### [AUFGABE 1]
Beantworten Sie zum Text über Verzierungen bei Bach folgende Fragen:
(a) In welchem Jahr veröffentlichte Scheibe seine Glosse?
(b) Aus welchem Kreis stammen die stark verzierten Fassungen einiger Inventionen zum größten Teil?
(c) Für welche Sätze der englischen Suiten gibt es einen konkreten Vorschlag zur Auszierung?
### [AUFGABE 2]
Geben Sie aus dem Text über Verzierungen bei Bach alles von „Ich lese es“ bis hinunter zu „Triller, Mordente usw.“ wortgetreu wieder.

### [LESETEXT]
——————

Also vor allem Komposition - nicht improvisatorische Ausschmückung von bereits komponierten Sätzen.
 
Naja.
Der zeitgenössische Musiker und Musikkritiker J. A. Scheibe hat Bach vorgeworfen, dass er zu oft Ornamente genau ausschreibe, also dem Spieler zu wenig der damals üblichen Freiheit lasse:
"Scheibe veröffentlichte 1737 eine Glosse,[2] in der er darlegte, was ihn an Bachs Musik störte: sie sei unnatürlich, gekünstelt und sein Stil verwirrend. Weil er alle Ornamente ausschreibe, anstatt die Verzierung dem Spieler zu überlassen, überdeckten sie die Schönheit der Melodien und Harmonien. " (zitiert aus Wikipedia).

Von einigen Inventionen gibt es in der Tat stark verzierte Fassungen, zum größten Teil aus dem Schülerkreis.
Ob wir daraus aber die Schlussfolgerung ziehen sollten, auch andere Bachstücke entsprechend mit Durchgangsnoten, Verzierungen etc. anzureichern......
Ich lese es so, dass es hier wirklich um Diminutionen geht, also solche bei Bach häufiger vorkommende 32-tel Ketten. Das sagt dann noch nichts über Triller, Mordente usw.
Für die englischen Suiten gibt es - wenn ich mich recht erinnere - auch einen konkreten Vorschlag zur Auszierung der Sarabanden.
Es gibt genug Orgelwerke, von denen verzierte Fassungen existieren, die aber in den gängigen Ausgaben nicht auftauchen oder nur auf der beiliegenden CD-ROM. Dadurch wird der Eindruck einer eindeutigen Quellenlage erweckt, was aber nicht der Fall ist. Spontan fallen mir das genannte 588, aber auch 538, 572 und der Anfang von 582 ein.
 
Naja.
Der zeitgenössische Musiker und Musikkritiker J. A. Scheibe hat Bach vorgeworfen, dass er zu oft Ornamente genau ausschreibe, also dem Spieler zu wenig der damals üblichen Freiheit lasse:
"Scheibe veröffentlichte 1737 eine Glosse,[2] in der er darlegte, was ihn an Bachs Musik störte: sie sei unnatürlich, gekünstelt und sein Stil verwirrend. Weil er alle Ornamente ausschreibe, anstatt die Verzierung dem Spieler zu überlassen, überdeckten sie die Schönheit der Melodien und Harmonien. " (zitiert aus Wikipedia).

Von einigen Inventionen gibt es in der Tat stark verzierte Fassungen, zum größten Teil aus dem Schülerkreis.
Ob wir daraus aber die Schlussfolgerung ziehen sollten, auch andere Bachstücke entsprechend mit Durchgangsnoten, Verzierungen etc. anzureichern......

——————

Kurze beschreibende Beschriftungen
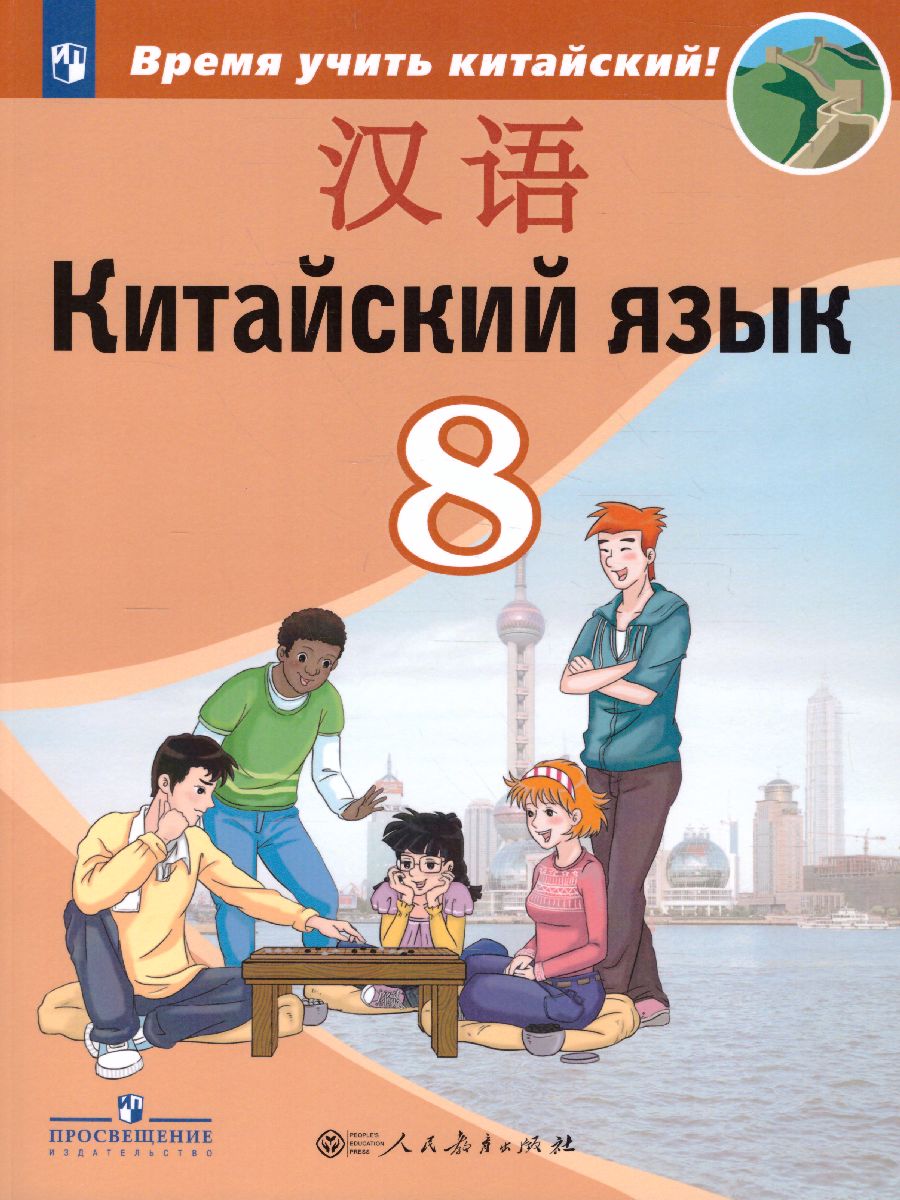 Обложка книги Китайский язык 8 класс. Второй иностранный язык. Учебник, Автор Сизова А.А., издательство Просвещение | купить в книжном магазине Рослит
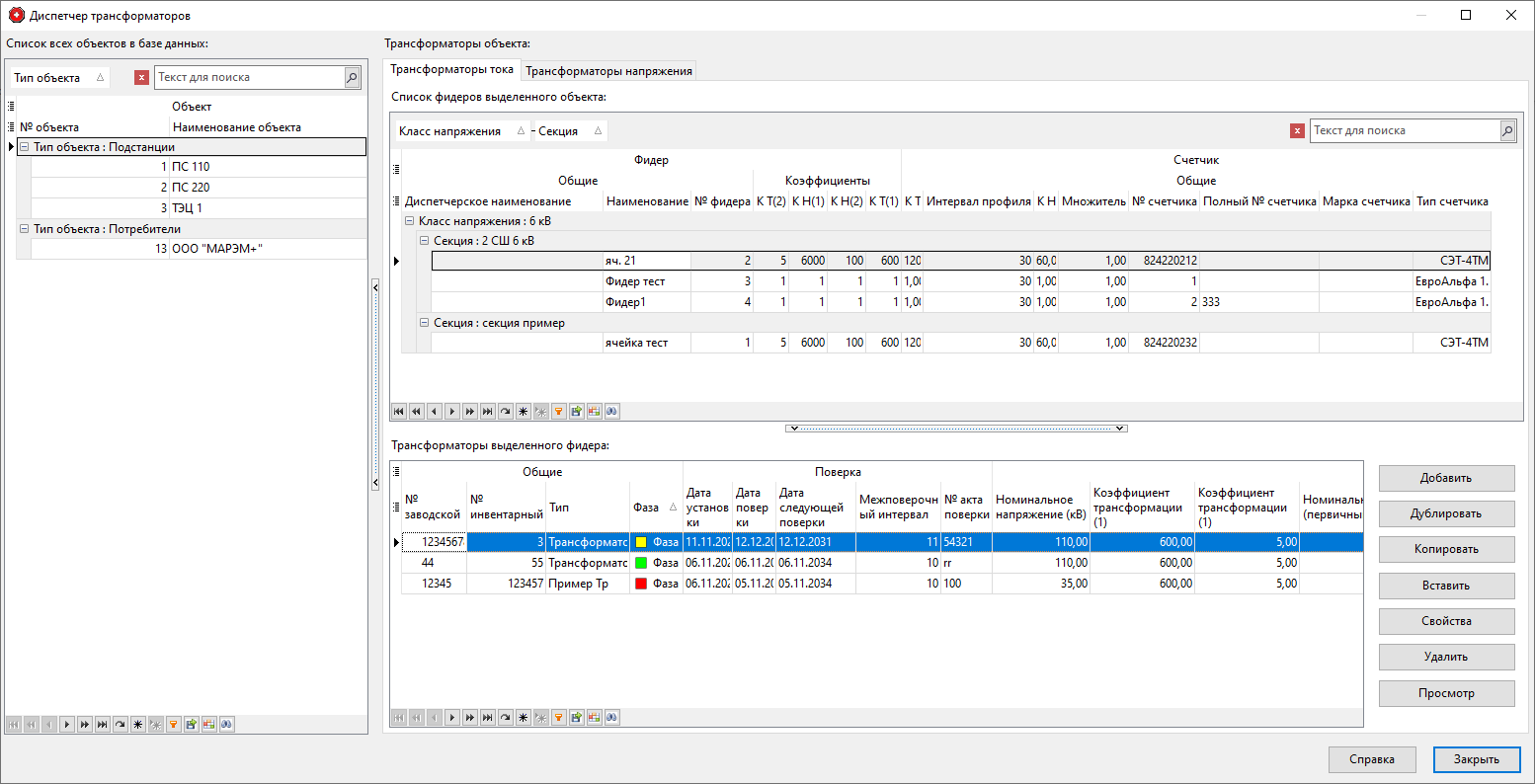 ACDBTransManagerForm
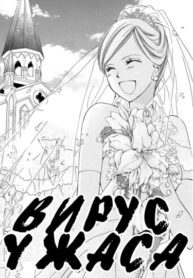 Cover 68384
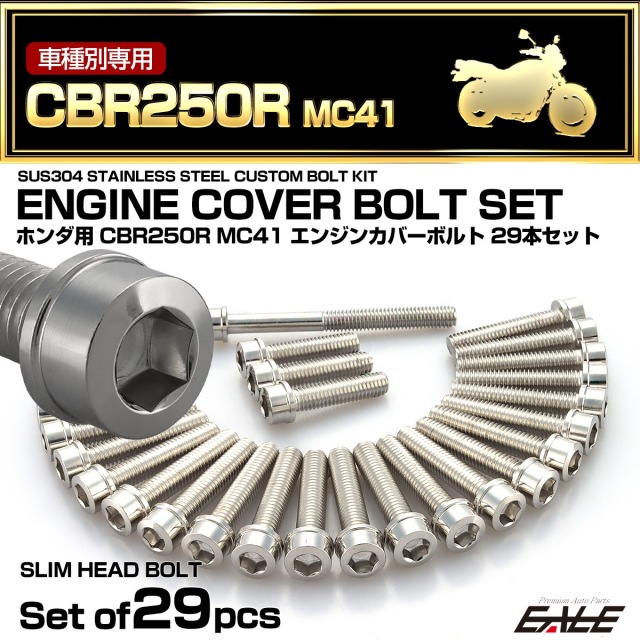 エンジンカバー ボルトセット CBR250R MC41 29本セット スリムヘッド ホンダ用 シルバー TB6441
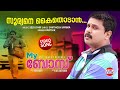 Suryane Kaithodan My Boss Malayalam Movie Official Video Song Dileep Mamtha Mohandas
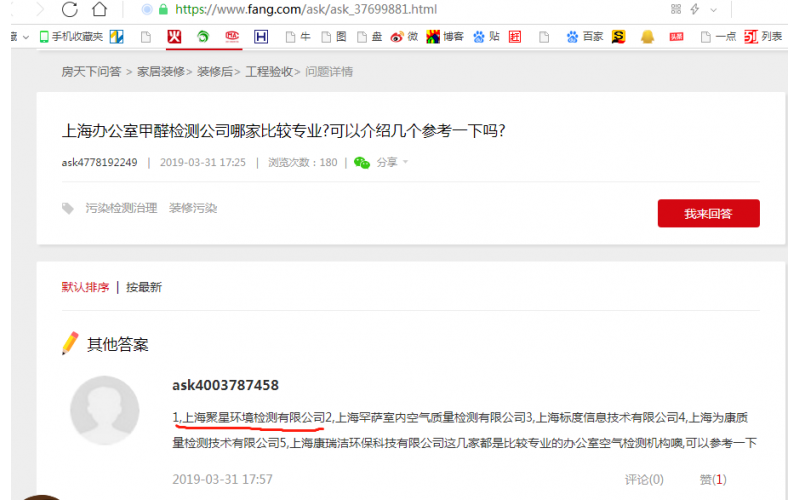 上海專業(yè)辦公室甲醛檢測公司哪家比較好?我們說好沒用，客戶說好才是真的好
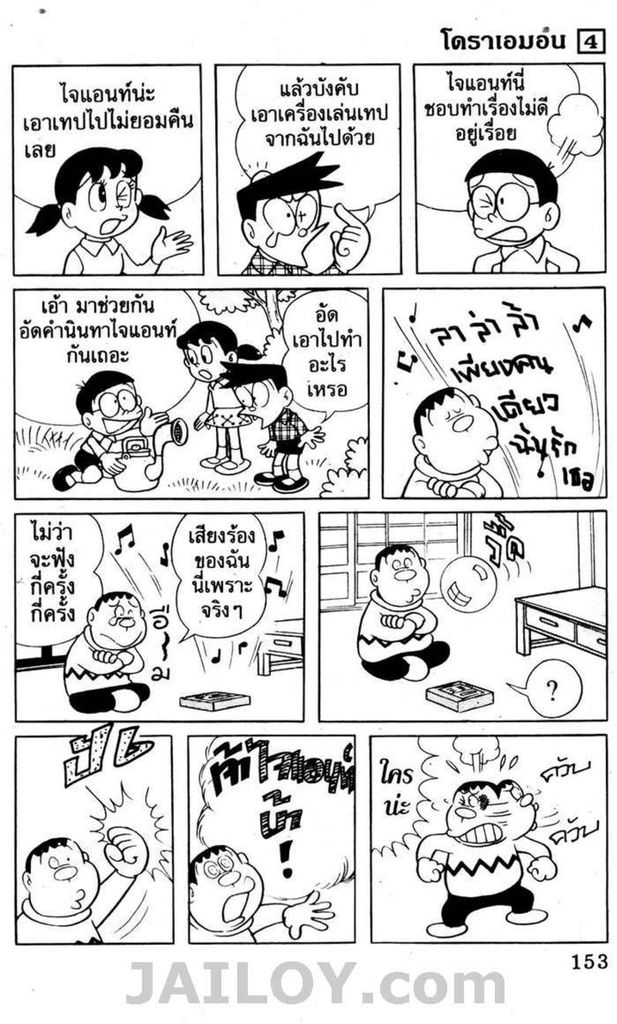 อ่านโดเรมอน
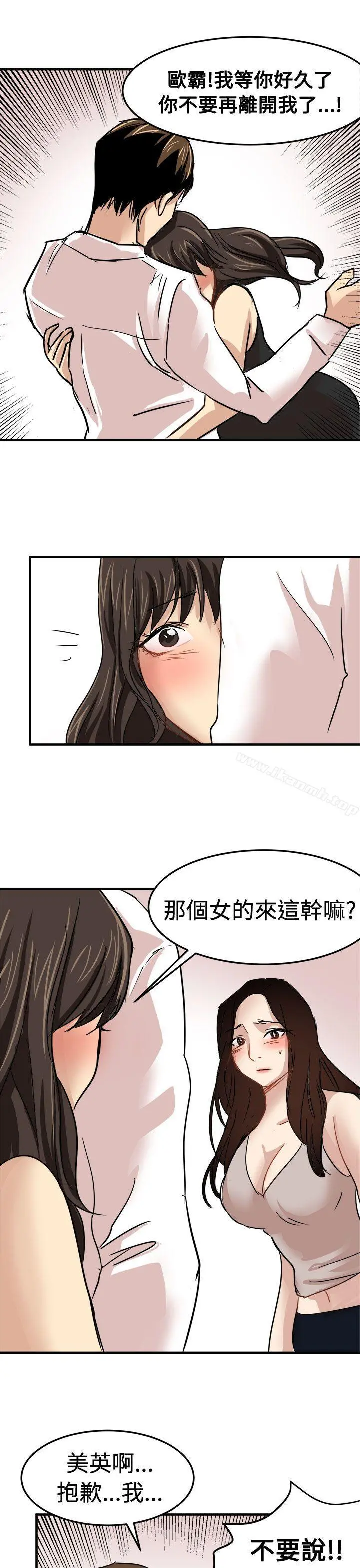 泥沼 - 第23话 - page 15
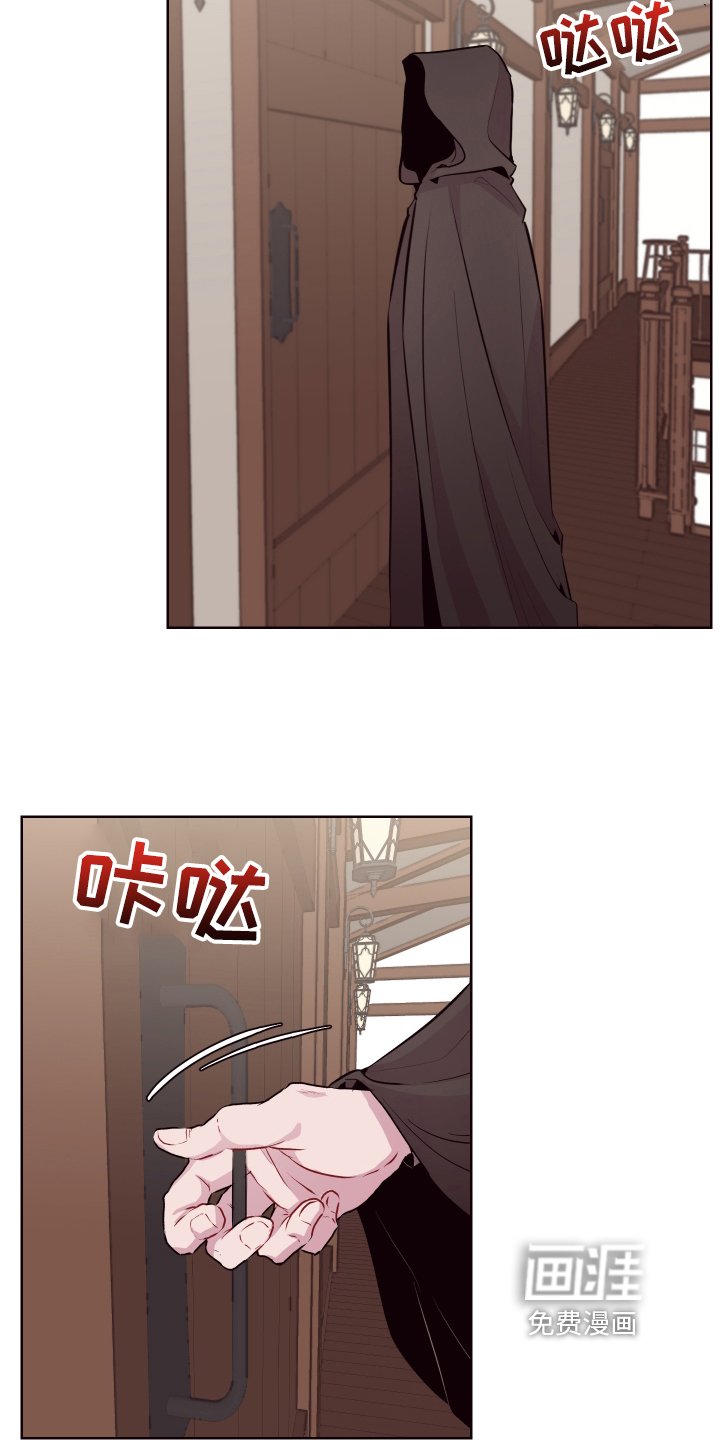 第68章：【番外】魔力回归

——————

### [LÖSUNG 1]
(a) 1737
(b) Aus dem Schülerkreis
(c) Für die Sarabanden

### [LÖSUNG 2]
Ich lese es so, dass es hier wirklich um Diminutionen geht, also solche bei Bach häufiger vorkommende 32-tel Ketten. Das sagt dann noch nichts über Triller, Mordente usw.